The bus, carrying 67 teen-agers and adults from the First Assembly of God Church in Radcliff, about 35 miles south of Louisville, was headed south on Interstate 71 when the accident occurred about 10:55 p.m. Saturday. The group was returning from King's Island amusement park north of Cincinnati.
As word of the accident spread, distraught relatives clutching dental and medical records arrived here Sunday to help identify the dead.
The U.S. Army provided vans to transport family members from Radclilff to Carrollton, about 75 miles away, and state police escorted the parents ot a local hotel.
State Medical Examiner DR. GEORGE NICHOLS met with about 60 family members at the Holiday Inn at about noon. He said he would not allow family members to view the badly burned remains.
"The picture ... of their children in that room is not what they have in their memories or wallets," he said.
The parents and family members were secluded in the banquet room of the hotel, where Red Cross workers were taking down family medical hostories in an effort to identify the dead.
At least eight of the injured, including the truck driver, were in critical condition Sunday, according to police and hospital officials.
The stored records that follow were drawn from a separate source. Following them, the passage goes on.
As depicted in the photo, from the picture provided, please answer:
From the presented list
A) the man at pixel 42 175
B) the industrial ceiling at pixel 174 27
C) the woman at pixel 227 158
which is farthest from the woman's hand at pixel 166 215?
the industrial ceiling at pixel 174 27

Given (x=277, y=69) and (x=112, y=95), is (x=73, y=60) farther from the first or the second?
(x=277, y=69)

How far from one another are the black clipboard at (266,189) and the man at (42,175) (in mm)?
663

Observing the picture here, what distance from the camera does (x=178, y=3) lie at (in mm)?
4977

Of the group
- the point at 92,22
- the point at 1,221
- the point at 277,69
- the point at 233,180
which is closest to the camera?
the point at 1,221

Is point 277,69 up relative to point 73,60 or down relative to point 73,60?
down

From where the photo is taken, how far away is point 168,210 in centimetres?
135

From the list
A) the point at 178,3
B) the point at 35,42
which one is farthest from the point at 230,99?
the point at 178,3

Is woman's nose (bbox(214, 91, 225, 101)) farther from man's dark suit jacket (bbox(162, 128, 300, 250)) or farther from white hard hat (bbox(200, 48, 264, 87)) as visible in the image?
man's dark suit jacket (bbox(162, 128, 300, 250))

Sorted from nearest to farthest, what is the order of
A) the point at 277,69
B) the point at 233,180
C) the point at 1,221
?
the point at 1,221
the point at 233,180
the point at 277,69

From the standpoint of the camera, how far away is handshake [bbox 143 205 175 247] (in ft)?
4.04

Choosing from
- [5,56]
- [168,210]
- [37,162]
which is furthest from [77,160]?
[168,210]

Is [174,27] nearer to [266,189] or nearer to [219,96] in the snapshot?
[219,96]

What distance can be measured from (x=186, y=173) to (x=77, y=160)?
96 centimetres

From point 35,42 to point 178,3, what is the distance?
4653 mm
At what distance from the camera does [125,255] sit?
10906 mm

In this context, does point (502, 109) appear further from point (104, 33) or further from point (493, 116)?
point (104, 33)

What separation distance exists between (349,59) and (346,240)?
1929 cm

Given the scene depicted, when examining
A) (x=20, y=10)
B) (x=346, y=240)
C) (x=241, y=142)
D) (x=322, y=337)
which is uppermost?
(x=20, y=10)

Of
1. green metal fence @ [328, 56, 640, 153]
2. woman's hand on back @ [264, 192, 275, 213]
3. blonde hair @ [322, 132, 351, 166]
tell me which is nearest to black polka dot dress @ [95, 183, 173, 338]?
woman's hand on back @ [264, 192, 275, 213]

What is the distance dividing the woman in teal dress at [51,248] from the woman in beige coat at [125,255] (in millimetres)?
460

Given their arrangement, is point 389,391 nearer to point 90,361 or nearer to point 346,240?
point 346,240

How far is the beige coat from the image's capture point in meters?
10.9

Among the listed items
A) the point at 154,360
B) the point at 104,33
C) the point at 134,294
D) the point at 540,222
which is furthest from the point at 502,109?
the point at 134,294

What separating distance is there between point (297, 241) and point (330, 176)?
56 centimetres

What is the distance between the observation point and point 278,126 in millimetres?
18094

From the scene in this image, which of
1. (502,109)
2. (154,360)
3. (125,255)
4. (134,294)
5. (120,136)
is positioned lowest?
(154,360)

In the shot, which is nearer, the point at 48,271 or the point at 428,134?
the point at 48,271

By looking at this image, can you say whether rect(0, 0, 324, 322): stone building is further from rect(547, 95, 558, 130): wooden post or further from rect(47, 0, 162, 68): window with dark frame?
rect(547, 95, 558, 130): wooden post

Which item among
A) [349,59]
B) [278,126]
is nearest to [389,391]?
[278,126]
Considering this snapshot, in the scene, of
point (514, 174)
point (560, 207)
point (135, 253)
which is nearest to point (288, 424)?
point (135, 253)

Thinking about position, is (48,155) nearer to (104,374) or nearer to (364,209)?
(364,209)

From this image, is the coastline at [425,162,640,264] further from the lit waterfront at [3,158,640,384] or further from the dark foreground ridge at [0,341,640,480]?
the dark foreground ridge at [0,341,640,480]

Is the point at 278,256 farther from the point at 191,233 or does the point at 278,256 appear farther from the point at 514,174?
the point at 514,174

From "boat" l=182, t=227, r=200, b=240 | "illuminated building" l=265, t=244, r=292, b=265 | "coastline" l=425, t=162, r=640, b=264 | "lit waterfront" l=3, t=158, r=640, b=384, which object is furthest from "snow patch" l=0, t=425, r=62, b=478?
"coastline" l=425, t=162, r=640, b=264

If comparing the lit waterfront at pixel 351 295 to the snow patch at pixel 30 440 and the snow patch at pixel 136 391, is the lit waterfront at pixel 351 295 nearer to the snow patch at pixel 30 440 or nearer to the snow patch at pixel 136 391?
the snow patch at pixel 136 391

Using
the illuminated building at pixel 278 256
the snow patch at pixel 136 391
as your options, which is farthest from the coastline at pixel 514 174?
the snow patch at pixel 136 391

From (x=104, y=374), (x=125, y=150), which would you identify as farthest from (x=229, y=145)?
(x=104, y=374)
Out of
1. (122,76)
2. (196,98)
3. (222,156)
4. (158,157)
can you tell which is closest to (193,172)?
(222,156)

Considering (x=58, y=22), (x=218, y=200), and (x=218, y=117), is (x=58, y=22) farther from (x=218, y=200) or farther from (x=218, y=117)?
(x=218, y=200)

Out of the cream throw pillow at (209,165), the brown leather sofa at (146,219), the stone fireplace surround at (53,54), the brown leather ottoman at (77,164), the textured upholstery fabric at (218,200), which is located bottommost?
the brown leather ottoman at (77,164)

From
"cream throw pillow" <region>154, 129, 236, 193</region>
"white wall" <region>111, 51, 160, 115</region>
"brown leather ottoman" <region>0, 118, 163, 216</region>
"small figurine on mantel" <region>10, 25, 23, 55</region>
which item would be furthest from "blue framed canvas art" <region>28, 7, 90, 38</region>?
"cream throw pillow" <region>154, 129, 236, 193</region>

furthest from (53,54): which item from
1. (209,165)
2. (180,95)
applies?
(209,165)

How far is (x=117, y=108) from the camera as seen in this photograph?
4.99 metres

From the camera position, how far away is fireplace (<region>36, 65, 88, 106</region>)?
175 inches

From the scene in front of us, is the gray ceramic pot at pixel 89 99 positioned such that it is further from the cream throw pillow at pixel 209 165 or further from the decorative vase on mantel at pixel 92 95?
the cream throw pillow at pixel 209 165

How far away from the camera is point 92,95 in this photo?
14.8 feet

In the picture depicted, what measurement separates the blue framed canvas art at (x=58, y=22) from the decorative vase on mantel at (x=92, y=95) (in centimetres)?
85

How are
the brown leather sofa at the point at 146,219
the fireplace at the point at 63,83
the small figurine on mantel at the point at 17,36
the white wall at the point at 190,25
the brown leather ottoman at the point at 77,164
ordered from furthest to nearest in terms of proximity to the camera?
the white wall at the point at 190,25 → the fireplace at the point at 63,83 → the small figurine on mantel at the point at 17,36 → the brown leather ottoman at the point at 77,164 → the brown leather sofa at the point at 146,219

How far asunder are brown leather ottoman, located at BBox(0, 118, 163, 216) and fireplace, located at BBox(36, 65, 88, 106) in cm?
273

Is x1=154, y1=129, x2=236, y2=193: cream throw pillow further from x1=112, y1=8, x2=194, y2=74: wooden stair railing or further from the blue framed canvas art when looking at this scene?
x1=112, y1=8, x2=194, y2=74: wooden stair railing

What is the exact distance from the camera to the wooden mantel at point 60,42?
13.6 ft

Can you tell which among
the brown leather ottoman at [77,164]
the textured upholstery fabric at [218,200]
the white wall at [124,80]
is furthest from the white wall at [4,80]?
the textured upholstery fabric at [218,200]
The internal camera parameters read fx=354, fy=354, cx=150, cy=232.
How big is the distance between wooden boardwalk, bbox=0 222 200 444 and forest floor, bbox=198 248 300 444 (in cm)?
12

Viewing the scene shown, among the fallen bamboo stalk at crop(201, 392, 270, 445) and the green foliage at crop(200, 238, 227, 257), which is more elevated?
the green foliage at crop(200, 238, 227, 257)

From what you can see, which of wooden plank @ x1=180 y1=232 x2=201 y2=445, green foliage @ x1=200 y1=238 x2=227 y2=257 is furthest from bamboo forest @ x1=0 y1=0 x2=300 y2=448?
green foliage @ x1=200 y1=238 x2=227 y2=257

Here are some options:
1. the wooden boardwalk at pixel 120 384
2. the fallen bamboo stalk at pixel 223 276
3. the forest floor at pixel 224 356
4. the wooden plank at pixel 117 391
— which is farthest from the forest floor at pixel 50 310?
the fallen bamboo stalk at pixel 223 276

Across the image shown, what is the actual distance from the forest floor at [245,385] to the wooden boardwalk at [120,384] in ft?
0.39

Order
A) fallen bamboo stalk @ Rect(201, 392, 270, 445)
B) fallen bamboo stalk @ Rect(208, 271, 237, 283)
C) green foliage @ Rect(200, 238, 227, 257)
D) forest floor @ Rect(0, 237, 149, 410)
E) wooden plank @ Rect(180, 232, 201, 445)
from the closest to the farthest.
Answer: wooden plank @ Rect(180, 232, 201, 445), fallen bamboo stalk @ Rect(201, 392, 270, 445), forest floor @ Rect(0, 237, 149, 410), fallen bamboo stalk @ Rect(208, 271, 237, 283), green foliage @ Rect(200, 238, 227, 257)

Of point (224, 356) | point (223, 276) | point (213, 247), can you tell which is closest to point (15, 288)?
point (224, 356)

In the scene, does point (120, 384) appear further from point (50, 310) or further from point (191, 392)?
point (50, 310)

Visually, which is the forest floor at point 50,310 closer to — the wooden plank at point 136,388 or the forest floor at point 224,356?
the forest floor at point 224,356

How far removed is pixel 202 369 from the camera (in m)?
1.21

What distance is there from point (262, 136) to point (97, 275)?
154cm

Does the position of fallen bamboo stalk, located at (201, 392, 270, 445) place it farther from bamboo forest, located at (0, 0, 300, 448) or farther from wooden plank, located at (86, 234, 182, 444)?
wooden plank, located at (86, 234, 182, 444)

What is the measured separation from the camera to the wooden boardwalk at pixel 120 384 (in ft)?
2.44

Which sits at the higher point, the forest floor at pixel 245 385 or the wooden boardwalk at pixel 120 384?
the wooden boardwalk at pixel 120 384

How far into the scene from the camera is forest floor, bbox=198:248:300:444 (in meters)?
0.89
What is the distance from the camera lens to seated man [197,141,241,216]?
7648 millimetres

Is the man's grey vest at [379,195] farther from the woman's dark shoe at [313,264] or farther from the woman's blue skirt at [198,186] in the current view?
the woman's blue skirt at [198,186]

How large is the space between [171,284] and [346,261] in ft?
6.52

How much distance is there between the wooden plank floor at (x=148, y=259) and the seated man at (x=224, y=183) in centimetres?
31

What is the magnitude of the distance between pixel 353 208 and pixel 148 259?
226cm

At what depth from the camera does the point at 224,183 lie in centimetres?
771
"I just heard a crash, felt the impact of the car (truck) and looked up and saw flames," said 14-year-old WAYNE COX, an asthmatic who suffered smoke inhalation. "They spread pretty fast ... I was pinned. Everything was pretty wild. I was under a lot of people. That's probably what saved me from getting burned."
The flames quickly worked their way from the front to the rear of the bus, survivors said, leaving only the back door and windows as escape routes.